Supervisor Horn’s Memory Back on Track
San Diego Fact Check recently bestowed a rare and uncoveted “Huckster Propaganda” verdict on County Supervisor Bill Horn for making numerous false claims in the tale he spun about being a civil rights activist in the 1960s. However, we couldn’t determine the truth behind one of Horn’s claims, that he’d worked for Ralph Abernathy, a top aide to Martin Luther King Jr.
The claim seemed suspicious because Abernathy apparently never led any efforts in California. A spokesman for Horn told us that his memory had faded. But this week, the public finally got an answer from the supervisor himself. Horn responded to a question at a board of supervisors meeting by saying he “did not specifically work for Ralph Abernathy. I was 19 years old. I heard him speak… I didn’t want to give the impression I worked specifically for him. I worked for CORE,” the Congress of Racial Equality.

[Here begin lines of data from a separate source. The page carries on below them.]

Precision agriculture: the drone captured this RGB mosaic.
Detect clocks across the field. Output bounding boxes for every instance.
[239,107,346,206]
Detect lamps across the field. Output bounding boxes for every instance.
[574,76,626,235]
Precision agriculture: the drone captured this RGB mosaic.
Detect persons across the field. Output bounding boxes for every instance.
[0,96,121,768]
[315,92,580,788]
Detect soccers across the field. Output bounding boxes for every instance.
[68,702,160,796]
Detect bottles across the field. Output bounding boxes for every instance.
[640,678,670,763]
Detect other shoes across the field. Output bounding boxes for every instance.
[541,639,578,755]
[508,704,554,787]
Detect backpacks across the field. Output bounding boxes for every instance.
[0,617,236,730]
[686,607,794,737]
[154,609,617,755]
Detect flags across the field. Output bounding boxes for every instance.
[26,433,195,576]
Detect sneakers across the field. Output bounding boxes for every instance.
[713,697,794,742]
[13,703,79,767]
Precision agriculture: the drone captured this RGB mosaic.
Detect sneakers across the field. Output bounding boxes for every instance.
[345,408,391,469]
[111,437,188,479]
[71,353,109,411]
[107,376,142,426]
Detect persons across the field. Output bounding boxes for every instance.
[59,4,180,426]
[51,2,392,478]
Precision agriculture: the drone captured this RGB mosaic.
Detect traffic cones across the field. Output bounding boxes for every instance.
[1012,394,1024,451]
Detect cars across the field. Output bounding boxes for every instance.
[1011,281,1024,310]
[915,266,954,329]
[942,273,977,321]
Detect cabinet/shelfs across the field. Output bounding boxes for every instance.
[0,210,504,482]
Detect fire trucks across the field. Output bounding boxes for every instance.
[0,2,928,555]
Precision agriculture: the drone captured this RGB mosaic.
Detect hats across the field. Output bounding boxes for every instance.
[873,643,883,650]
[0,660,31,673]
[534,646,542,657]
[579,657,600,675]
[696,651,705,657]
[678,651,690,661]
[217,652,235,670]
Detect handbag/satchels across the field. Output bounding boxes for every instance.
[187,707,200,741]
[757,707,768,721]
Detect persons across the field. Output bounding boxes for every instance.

• You can help San Diego Fact Check get to the truth and uncover the misleading and false statements of the reality-challenged in our public life. We’ve created a eye-catching poster about Fact Check that you can stick on the wall to encourage people to submit claims for us to investigate.
Behind the Spared Teacher Jobs
San Diego Explained, our video series with NBC7 San Diego, looks at how the city’s schools were able to spare some teacher jobs but may still face plenty of budget drama.
There Goes the Experiment
Researchers at UCSD are out with a new study that finds a component of chocolate appears to help boost the exercise tolerance of middle-aged couch-potato mice. So should you chow down on chocolate chip cookies before a run? Not necessarily. There’s no research in people yet. And the amount of chocolate needed for humans — dark chocolate is best — would be tiny, much less than many of us would be able to eat without demanding more.
Case in point: One of the study authors tells the NYT that his colleagues like to swipe his dark-chocolate bars and eat them whole. “I keep telling them that’s too much. But it doesn’t matter. They want to eat the whole thing, and they do.”
Leave some for the mice, people. Also: “Squeak!”